What is expected value?

Expected value (EV) is the probability-weighted average of all possible outcomes of a decision. You calculate it by multiplying each possible outcome by its probability of occurring and summing the results across all outcomes. For example, a 40% chance of gaining Rs 1,00,000 and a 60% chance of gaining nothing has an expected value of Rs 40,000. Expected value thinking asks you to make the decision that maximises EV across repeated decisions, rather than the one that feels safest in any single instance.

How do you calculate expected value for a real decision?

List the possible outcomes, assign a probability to each (probabilities must sum to 1.0), assign a value to each outcome, multiply each outcome's value by its probability, and sum the results. For a career decision, you might estimate a 30% chance the new role accelerates your career significantly (value: high), a 50% chance it is lateral (value: neutral), and a 20% chance it is a setback (value: negative). You cannot always quantify precisely, but even a rough EV comparison forces you to make your probability estimates explicit, which improves the quality of the decision.

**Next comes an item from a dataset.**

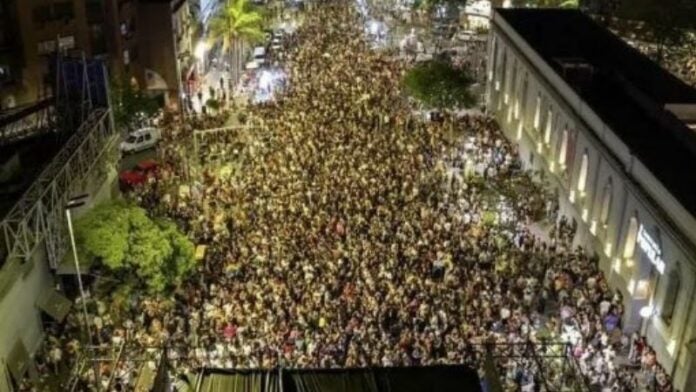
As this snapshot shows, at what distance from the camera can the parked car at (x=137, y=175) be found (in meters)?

How can expected value thinking help with career decisions?

Career decisions often involve asymmetric upside and downside that intuition handles poorly. Expected value thinking helps by forcing you to estimate probabilities and values rather than relying on gut feel. A job change that feels risky might have an EV significantly higher than staying, once you assign realistic probabilities to the upside and downside scenarios. Conversely, a seemingly attractive opportunity might have a low EV when the probability of success is realistically low. EV thinking also highlights optionality: choices that keep future options open have value beyond their direct payoffs.

When does expected value thinking fail?

Expected value thinking fails in three situations. First, when you cannot estimate probabilities reliably, such as in genuinely novel situations with no historical base rate. Second, when the stakes are so high that a single bad outcome is catastrophic regardless of EV (a 1% chance of ruin should be avoided even if the EV is positive). Third, when you are making a one-time decision rather than a repeated one: EV is most valid as a guide when you will make many similar decisions over time, because averages only emerge over repeated trials. For unique, irreversible, high-stakes decisions, EV should inform but not determine the choice.